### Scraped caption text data

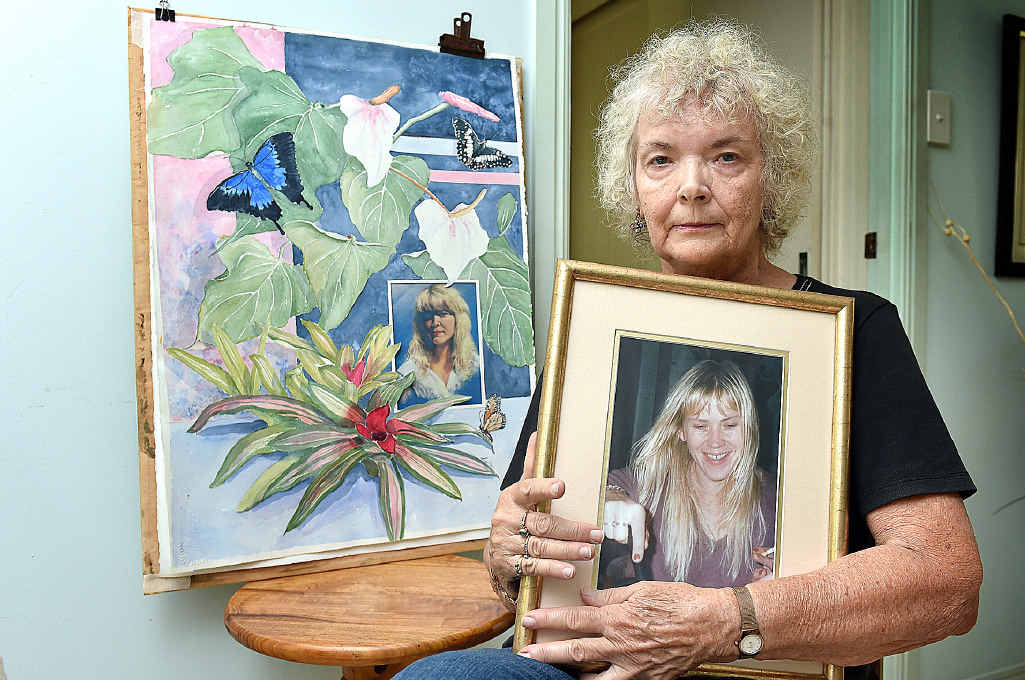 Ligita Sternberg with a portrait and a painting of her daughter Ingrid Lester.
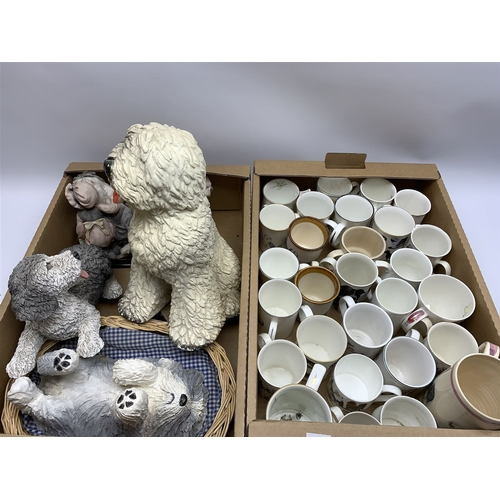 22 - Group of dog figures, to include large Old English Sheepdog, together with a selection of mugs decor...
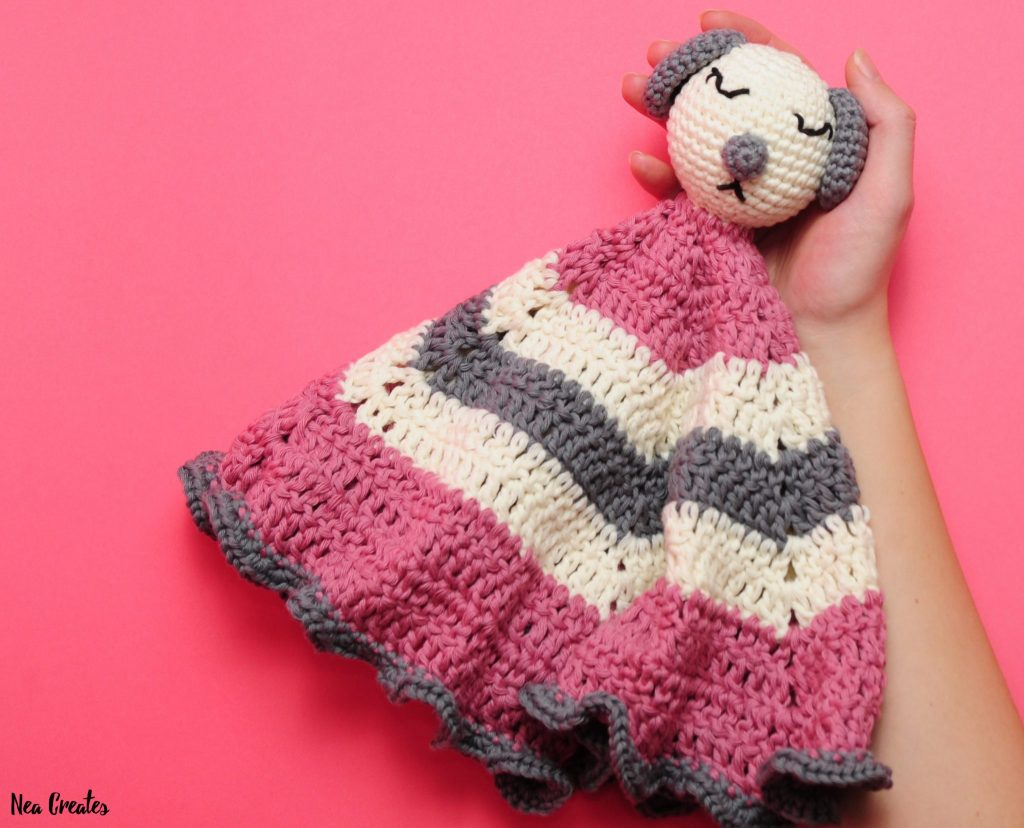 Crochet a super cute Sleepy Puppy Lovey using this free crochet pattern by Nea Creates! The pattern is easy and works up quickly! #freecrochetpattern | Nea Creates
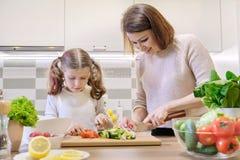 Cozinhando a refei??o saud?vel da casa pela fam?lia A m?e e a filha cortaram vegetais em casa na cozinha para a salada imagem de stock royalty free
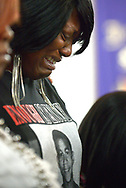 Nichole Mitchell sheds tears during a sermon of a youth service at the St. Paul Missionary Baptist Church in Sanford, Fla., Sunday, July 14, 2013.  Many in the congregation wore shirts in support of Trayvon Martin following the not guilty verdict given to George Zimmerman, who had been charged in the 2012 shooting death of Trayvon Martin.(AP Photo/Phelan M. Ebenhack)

---

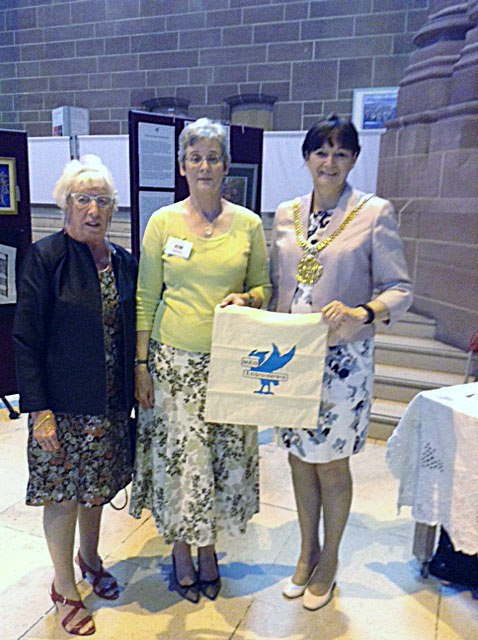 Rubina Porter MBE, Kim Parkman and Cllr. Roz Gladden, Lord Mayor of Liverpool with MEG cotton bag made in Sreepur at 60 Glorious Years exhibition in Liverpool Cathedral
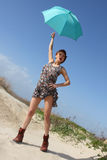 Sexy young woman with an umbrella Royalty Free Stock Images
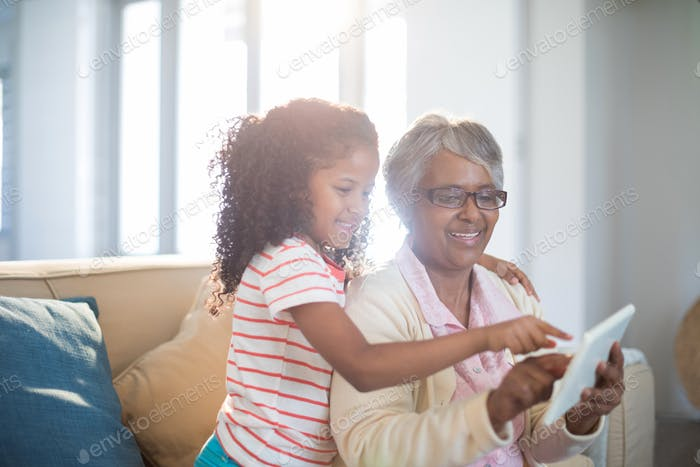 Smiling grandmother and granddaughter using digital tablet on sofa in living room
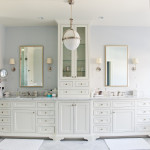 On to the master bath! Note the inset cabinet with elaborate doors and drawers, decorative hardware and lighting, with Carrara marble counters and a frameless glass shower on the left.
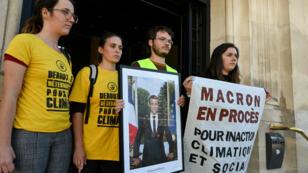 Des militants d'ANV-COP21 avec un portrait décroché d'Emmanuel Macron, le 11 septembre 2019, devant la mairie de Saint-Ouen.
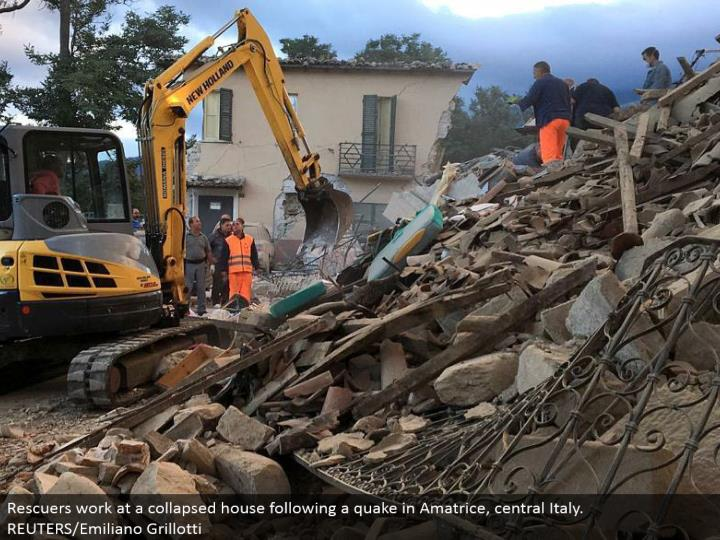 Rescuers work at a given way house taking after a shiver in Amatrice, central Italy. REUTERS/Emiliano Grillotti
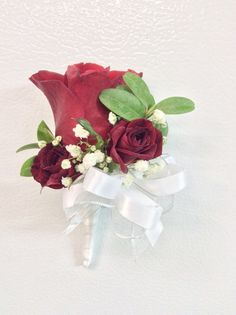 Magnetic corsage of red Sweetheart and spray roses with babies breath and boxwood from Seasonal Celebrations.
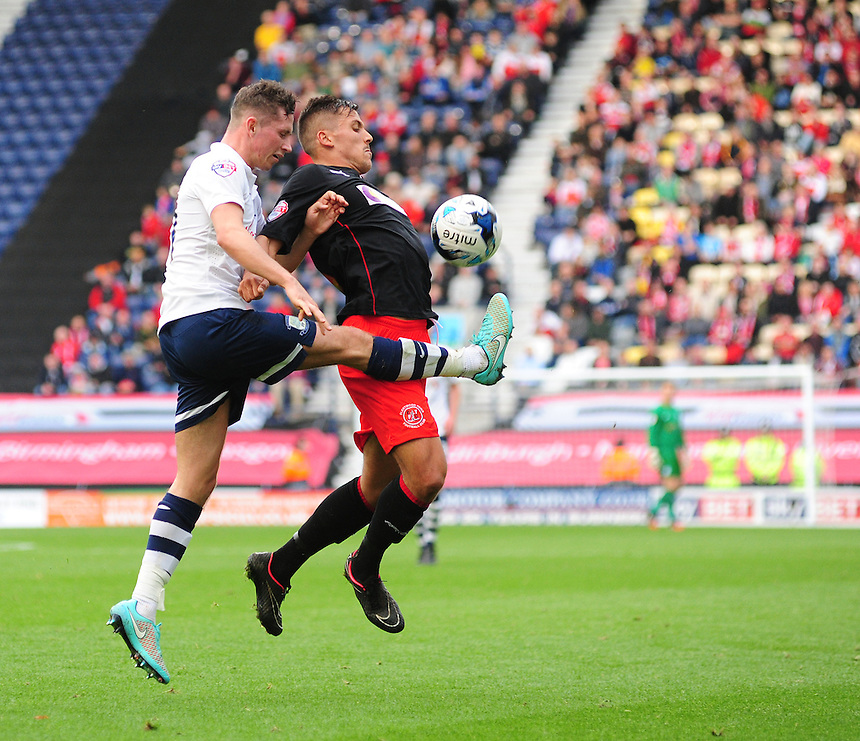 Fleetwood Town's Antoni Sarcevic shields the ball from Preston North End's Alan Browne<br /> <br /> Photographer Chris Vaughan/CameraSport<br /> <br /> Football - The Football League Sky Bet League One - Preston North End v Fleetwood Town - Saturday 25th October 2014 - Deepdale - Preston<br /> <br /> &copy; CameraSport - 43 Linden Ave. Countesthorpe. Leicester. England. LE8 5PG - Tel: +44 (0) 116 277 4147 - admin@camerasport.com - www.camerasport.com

### Work to be completed
From the records above, give again only the part that opens with the line containing "Cozinhando a refei??o" and closes with the line containing "Nichole Mitchell sheds". Keep both ends but drop the pictures.

### Completed task
 Cozinhando a refei??o saud?vel da casa pela fam?lia A m?e e a filha cortaram vegetais em casa na cozinha para a salada imagem de stock royalty free
 Nichole Mitchell sheds tears during a sermon of a youth service at the St. Paul Missionary Baptist Church in Sanford, Fla., Sunday, July 14, 2013.  Many in the congregation wore shirts in support of Trayvon Martin following the not guilty verdict given to George Zimmerman, who had been charged in the 2012 shooting death of Trayvon Martin.(AP Photo/Phelan M. Ebenhack)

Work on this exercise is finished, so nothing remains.